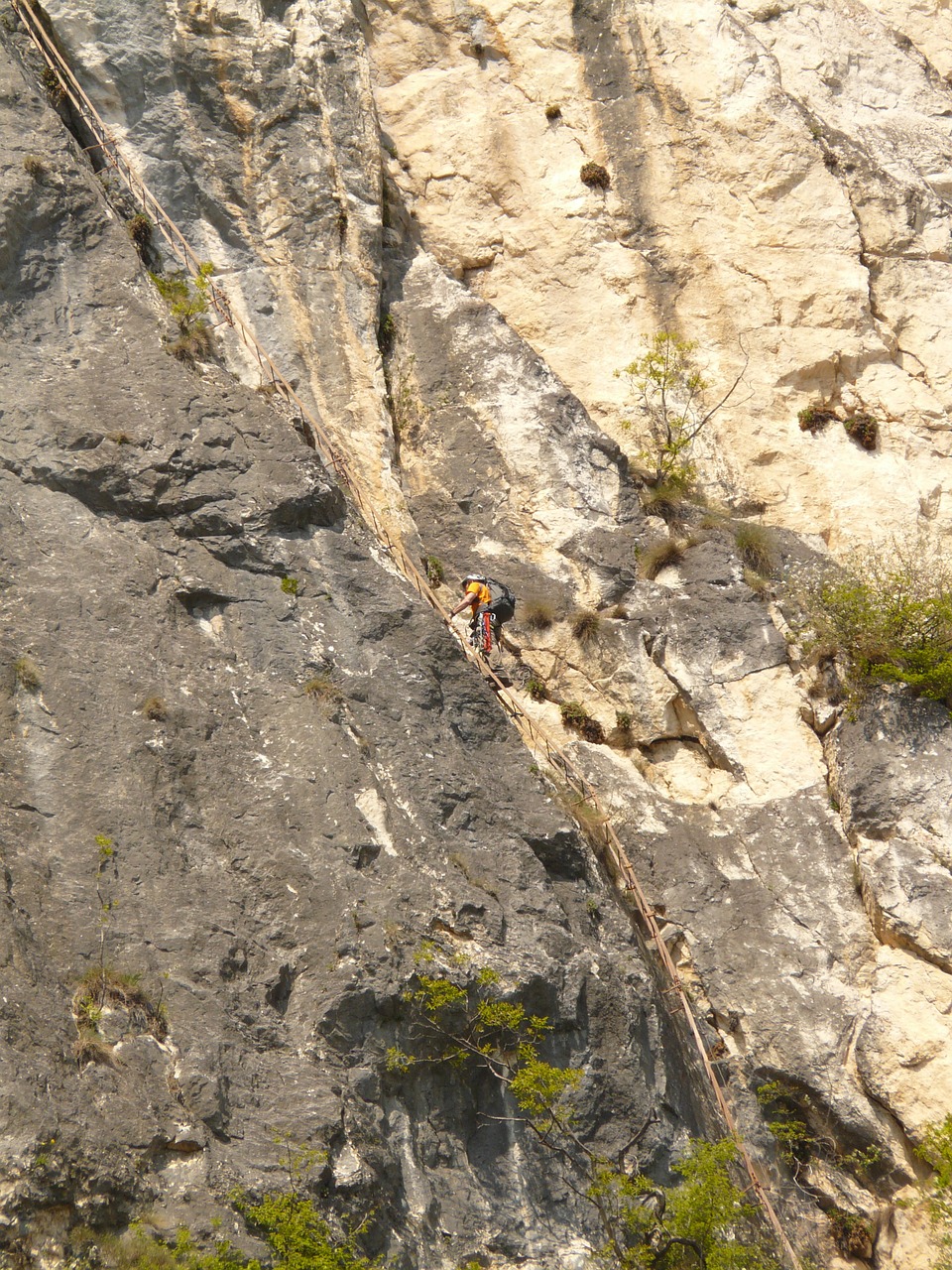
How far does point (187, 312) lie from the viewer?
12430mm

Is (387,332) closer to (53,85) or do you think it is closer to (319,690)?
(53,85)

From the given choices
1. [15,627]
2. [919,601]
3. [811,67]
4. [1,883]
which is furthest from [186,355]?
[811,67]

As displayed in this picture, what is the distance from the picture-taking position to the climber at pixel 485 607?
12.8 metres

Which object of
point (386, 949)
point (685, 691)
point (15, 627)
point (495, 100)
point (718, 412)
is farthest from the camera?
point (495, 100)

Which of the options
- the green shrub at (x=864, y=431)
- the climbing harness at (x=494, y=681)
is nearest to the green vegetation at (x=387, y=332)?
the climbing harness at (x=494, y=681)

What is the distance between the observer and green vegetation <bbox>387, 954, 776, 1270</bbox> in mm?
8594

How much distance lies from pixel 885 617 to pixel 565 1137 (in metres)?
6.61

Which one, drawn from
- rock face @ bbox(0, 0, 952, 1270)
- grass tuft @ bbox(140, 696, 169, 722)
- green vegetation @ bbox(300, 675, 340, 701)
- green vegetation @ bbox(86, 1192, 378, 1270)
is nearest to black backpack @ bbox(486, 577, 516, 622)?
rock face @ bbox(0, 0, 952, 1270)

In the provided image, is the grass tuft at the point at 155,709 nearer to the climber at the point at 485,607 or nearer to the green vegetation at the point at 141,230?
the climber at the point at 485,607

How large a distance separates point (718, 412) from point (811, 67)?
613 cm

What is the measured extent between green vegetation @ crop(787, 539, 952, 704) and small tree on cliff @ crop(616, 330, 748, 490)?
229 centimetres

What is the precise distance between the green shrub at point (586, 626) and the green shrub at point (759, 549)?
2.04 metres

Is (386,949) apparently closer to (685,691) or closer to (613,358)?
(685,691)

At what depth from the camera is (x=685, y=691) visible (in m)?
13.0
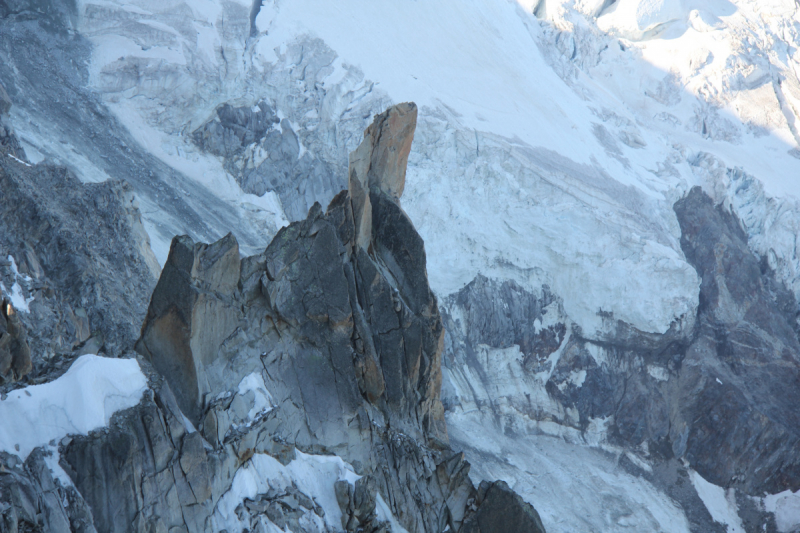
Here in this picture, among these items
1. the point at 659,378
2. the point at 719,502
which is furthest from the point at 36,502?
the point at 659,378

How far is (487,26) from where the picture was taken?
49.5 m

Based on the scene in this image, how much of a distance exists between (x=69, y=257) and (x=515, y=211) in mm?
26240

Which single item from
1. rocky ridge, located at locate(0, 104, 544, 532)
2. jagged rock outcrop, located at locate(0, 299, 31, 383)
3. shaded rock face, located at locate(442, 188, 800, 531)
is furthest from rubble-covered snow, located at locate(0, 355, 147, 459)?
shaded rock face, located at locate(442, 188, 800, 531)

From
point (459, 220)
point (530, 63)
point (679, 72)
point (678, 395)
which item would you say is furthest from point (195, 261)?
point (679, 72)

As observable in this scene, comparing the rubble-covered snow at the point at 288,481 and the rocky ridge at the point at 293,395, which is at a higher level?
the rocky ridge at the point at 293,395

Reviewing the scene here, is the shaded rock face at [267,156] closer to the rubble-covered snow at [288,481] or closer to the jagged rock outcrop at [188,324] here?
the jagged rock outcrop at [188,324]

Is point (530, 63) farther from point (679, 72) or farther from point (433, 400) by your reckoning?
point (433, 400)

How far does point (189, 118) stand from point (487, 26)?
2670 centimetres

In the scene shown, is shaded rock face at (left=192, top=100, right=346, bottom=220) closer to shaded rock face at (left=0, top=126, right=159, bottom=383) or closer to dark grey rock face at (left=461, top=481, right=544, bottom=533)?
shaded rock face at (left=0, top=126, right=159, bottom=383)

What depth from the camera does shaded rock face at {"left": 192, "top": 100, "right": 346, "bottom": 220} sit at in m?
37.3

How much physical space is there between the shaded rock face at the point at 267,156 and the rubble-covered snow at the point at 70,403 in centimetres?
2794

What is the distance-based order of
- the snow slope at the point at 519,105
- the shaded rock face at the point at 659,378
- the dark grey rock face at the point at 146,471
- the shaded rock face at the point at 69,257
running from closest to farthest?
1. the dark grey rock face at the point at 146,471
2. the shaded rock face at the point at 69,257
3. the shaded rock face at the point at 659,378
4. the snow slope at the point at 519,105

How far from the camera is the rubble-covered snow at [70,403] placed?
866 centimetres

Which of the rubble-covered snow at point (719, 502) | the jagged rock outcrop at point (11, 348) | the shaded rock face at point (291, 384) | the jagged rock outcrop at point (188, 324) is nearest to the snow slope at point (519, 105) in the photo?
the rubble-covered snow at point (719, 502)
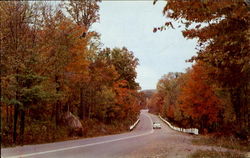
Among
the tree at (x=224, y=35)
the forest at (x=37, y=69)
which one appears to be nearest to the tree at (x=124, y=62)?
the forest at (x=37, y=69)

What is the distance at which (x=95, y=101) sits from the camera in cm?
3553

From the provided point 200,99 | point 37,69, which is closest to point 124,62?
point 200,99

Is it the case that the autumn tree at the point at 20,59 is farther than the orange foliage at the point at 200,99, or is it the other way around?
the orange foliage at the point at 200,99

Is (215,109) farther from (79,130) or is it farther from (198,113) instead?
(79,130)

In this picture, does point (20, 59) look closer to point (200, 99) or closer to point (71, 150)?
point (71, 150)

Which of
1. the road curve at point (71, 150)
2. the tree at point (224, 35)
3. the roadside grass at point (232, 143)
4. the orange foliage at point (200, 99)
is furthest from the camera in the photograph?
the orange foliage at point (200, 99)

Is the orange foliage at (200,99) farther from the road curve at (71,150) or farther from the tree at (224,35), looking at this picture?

□ □ □ □ □ □ □

▸ **Exercise description**
Copy out the part of the material that opens with the line containing "In the provided" and closes with the line containing "2670 centimetres", keeping both of those lines and leaving out any pictures.

▸ **Answer for this exercise**
In the provided image, is the grass tuft at the point at 155,709 nearer to the climber at the point at 485,607 or nearer to the green vegetation at the point at 141,230?
the climber at the point at 485,607

How large a distance separates point (718, 412) from point (811, 67)?
613 cm

What is the measured extent between green vegetation @ crop(787, 539, 952, 704) and small tree on cliff @ crop(616, 330, 748, 490)?
229 centimetres

What is the precise distance between the green shrub at point (586, 626) and the green shrub at point (759, 549)?
2.04 metres

Is (386,949) apparently closer to (685,691) or closer to (613,358)?
(685,691)

At what depth from the camera is (x=685, y=691) visible (in m)?
13.0
Here in this picture, among these items
1. the point at 659,378
2. the point at 719,502
which is furthest from the point at 36,502?
the point at 659,378

How far is (487,26) from where the picture was taken?
49.5 m

Based on the scene in this image, how much of a distance exists between (x=69, y=257) and (x=515, y=211) in mm?
26240

Which single item from
1. rocky ridge, located at locate(0, 104, 544, 532)
2. jagged rock outcrop, located at locate(0, 299, 31, 383)
3. shaded rock face, located at locate(442, 188, 800, 531)
is furthest from rubble-covered snow, located at locate(0, 355, 147, 459)?
shaded rock face, located at locate(442, 188, 800, 531)

From
point (459, 220)
point (530, 63)
point (679, 72)
point (678, 395)
which item would you say is furthest from point (195, 261)?
point (679, 72)

As observable in this scene, comparing the rubble-covered snow at the point at 288,481 and the rocky ridge at the point at 293,395, which is at a higher level?
the rocky ridge at the point at 293,395

Reviewing the scene here, is the shaded rock face at [267,156] closer to the rubble-covered snow at [288,481] or closer to the jagged rock outcrop at [188,324] here?
the jagged rock outcrop at [188,324]

Is point (530, 63) farther from point (679, 72) or farther from point (433, 400) by your reckoning?
point (433, 400)

How far does point (189, 118) stand from point (487, 26)?
2670 centimetres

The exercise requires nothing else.